If you are like many Massachusetts residents, you may think that estate planning is only important for parents or elderly people ready to retire. However, creating a will is vital, even if you are a young person without a spouse, children or significant financial assets.

Forbes points out that estate planning is just as important if you are a single person as it is for married couples and people with children. In some respects, it may be even more important to have a will if you are single; because your assets are likely in only your name, it may be difficult to distribute them properly if you pass away without a will. Massachusetts law may automatically distribute your assets to your closest relatives if you do not leave a will, but your assets could also end up going to the state itself.

You may ensure your assets go to your intended beneficiaries by creating a will.
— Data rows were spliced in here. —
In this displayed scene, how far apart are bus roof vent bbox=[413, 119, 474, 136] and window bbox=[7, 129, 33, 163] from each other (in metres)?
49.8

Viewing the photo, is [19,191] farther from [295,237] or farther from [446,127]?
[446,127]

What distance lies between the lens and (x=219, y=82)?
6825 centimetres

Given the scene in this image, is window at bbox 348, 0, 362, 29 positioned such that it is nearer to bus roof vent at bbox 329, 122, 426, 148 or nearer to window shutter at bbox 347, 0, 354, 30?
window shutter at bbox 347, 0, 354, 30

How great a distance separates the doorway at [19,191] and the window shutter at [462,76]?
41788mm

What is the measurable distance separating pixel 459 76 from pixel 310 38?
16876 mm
Part of making a will is naming an executor. You may name a close friend or family member, or you may choose to have a third-party agent. If you have pets, you may provide for them in your will. You may do this by naming a guardian for your pets and creating a pet trust. A trust allows you to set aside money for your pet’s care and name a trustee who will ensure your pet’s guardian uses the funds properly.

Another essential aspect of estate planning is making medical decisions. You may create a health care advance directive that states your wishes for medical treatment if an illness or injury prevents you from communicating your decisions to your doctor.

This information on estate planning is intended to educate and should not be interpreted as legal advice.